## start QUOTED TEXT

Quick naive question as I haven't hacked perf bench before.  
Now perf stat gives the statistics of the performance counter or events.
How do I get it to compute the stats of 
the throughput reported by perf bench?

Something like

perf stat -r 10 -- perf bench mm memset --iterations 10

doesn't quite give what I need.

Pointers appreciated.

Tim

Re: [PATCH v8 0/9] rwsem performance optimizations

[Tim Chen]

> 
> It would be _really_ nice to stick this into tools/perf/bench/ as:
> 
> 	perf bench mem pagefaults
> 
> or so, with a number of parallelism and workload patterns. See 
> tools/perf/bench/numa.c for a couple of workload generators - although 
> those are not page fault intense.
> 
> So that future generations can run all these tests too and such.
> 
> > I compare the throughput where I have the complete rwsem patchset 
> > against vanilla and the case where I take out the optimistic spin patch.  
> > I have increased the run time by 10x from my pervious experiments and do 
> > 10 runs for each case.  The standard deviation is ~1.5% so any changes 
> > under 1.5% is statistically significant.
> > 
> > % change in throughput vs the vanilla kernel.

## end QUOTED TEXT

> [EXERCISES TO COMPLETE]:
A: Answer these from the perf bench thread:
(i) Which command does the first writer say falls short of what they need?
(ii) Which file is pointed to for a couple of workload generators?
(iii) How many runs were done for each case?
B: Quote the part of the perf bench thread that opens with the words containing "Re: [PATCH v8" and closes with "page fault intense.".
The data plays no role in any of this.

## start GIVEN INFORMATION

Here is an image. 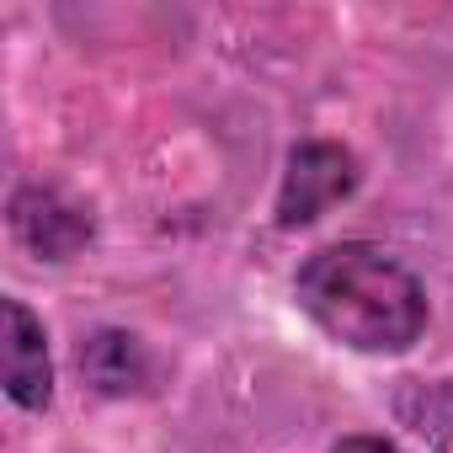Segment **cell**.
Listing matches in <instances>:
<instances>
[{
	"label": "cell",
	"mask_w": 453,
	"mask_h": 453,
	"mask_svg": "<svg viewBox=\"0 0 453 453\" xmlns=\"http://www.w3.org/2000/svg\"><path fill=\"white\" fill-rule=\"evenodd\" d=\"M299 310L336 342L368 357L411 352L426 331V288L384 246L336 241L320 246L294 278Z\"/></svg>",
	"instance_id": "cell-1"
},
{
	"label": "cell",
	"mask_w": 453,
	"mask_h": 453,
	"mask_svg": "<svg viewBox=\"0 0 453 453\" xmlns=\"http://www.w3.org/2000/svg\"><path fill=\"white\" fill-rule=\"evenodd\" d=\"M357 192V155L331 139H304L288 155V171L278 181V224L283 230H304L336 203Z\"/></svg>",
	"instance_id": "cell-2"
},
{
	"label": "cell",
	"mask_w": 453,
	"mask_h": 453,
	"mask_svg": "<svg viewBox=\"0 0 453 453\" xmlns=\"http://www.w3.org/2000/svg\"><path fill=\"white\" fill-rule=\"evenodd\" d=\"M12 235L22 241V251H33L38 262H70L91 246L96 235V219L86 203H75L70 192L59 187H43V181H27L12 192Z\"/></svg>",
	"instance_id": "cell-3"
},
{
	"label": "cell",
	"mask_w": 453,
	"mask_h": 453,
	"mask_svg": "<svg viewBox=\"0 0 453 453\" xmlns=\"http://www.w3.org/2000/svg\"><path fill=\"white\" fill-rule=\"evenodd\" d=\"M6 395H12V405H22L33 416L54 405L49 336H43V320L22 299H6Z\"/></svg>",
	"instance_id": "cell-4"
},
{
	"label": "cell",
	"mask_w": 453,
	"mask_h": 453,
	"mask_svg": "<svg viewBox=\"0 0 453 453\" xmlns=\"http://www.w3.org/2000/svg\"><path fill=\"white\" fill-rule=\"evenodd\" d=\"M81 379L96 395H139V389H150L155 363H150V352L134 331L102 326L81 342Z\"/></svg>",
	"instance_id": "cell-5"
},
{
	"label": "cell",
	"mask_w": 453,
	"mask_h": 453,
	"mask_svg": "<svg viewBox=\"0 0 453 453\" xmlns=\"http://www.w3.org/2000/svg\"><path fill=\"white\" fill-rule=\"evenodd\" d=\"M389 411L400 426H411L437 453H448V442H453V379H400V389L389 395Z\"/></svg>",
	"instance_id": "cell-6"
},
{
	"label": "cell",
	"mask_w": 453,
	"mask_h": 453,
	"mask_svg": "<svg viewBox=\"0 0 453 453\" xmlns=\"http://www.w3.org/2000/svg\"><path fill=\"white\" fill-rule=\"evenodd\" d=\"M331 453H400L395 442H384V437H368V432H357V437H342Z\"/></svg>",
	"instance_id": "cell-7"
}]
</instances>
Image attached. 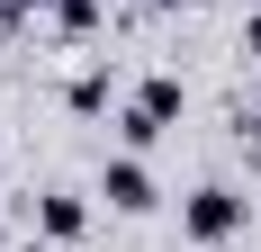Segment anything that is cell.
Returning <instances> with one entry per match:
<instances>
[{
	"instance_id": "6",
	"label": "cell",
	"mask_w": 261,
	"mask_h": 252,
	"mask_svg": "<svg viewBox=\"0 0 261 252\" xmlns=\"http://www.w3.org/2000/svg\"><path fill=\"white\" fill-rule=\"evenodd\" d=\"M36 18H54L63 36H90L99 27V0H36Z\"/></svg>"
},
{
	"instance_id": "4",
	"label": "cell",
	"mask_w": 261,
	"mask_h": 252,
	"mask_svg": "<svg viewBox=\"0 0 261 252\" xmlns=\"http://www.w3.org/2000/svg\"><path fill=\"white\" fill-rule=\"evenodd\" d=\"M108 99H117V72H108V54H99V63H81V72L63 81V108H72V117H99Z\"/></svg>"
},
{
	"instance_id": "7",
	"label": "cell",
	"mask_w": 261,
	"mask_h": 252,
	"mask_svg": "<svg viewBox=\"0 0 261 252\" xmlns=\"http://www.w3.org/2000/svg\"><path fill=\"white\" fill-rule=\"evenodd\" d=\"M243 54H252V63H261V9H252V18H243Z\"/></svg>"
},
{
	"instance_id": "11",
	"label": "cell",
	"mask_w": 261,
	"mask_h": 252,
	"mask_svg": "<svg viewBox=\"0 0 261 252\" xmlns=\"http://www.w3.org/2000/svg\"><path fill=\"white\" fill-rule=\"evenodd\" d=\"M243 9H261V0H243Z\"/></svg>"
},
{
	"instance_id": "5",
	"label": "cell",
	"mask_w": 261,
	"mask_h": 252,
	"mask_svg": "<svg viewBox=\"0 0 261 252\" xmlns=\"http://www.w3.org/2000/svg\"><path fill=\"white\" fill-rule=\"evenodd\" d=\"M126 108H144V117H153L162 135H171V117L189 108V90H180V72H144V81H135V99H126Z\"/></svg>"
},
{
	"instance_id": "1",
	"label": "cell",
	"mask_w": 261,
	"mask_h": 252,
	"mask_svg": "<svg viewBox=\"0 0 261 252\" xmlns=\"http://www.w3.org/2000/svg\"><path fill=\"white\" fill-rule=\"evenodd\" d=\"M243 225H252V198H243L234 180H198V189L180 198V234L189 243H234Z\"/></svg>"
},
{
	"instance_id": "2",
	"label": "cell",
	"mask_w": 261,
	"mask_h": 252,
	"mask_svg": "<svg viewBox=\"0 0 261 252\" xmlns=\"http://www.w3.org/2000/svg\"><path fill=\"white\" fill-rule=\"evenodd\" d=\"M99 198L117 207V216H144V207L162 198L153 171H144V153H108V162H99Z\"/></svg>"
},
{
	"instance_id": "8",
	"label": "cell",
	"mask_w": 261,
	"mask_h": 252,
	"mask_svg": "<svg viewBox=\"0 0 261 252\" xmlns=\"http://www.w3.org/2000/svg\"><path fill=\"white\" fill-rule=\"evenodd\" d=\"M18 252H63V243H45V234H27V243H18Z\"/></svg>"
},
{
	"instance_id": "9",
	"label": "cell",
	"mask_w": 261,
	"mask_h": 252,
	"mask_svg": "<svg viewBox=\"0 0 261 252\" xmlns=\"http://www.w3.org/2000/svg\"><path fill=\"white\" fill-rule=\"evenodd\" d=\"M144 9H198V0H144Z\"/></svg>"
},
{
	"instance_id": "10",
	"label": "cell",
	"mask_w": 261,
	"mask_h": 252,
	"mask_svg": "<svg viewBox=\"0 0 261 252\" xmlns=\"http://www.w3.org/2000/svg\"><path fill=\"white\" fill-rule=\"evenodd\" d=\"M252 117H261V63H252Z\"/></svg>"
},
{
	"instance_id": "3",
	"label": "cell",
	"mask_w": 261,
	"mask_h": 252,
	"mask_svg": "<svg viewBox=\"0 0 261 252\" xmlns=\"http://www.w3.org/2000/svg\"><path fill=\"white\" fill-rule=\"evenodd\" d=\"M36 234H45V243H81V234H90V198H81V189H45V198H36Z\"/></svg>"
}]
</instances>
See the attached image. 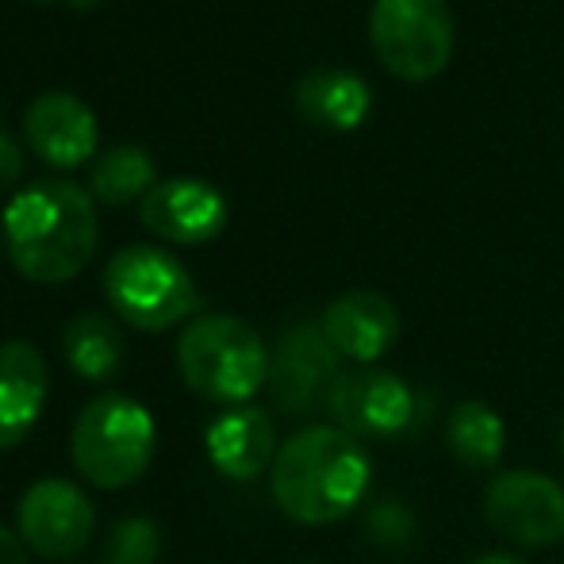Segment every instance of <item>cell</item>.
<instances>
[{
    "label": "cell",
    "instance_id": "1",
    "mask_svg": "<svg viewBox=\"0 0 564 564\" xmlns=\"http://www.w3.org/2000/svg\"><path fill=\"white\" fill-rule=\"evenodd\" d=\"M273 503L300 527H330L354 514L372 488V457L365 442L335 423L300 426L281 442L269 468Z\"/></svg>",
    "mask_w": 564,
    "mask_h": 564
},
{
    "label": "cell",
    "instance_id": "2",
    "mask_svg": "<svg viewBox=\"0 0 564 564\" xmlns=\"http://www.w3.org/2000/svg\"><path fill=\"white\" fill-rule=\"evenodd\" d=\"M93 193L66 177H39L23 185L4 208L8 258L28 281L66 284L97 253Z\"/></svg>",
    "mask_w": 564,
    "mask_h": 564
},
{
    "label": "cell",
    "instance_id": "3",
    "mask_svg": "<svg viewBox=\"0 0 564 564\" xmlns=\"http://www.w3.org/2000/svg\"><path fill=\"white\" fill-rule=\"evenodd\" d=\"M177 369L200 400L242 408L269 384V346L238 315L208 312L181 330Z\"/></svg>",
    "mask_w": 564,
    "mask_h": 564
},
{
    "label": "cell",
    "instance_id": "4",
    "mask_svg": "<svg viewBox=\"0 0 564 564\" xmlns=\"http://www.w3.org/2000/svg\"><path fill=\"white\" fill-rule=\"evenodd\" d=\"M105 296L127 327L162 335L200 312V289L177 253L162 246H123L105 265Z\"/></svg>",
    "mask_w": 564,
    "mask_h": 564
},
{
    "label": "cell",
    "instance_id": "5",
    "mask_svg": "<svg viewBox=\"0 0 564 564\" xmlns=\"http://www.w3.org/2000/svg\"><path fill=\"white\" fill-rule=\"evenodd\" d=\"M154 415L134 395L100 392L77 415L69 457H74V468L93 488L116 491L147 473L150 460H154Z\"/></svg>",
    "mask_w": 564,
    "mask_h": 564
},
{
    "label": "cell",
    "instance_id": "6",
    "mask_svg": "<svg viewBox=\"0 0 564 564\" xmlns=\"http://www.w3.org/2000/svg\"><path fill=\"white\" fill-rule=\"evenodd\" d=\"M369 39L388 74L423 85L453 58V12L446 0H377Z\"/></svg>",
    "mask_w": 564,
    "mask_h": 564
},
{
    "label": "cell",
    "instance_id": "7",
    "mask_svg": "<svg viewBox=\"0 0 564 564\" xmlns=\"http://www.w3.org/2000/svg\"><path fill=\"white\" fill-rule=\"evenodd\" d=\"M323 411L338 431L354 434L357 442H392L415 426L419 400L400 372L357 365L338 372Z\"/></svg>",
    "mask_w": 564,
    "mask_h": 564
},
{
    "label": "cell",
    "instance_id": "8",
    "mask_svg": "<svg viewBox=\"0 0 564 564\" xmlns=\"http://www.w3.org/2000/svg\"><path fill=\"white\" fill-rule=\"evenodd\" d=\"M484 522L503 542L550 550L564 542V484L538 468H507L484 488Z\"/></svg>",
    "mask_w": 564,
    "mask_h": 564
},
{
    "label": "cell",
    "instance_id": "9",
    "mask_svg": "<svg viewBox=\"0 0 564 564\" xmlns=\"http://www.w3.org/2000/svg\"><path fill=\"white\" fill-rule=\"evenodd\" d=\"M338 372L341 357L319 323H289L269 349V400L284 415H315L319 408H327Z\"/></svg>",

## end GIVEN INFORMATION

> [RESULTS OF THE TASKS]:
A:
(i) perf stat -r 10 -- perf bench mm memset --iterations 10
(ii) tools/perf/bench/numa.c
(iii) 10 runs for each case

B:
Re: [PATCH v8 0/9] rwsem performance optimizations

[Tim Chen]

> 
> It would be _really_ nice to stick this into tools/perf/bench/ as:
> 
> 	perf bench mem pagefaults
> 
> or so, with a number of parallelism and workload patterns. See 
> tools/perf/bench/numa.c for a couple of workload generators - although 
> those are not page fault intense.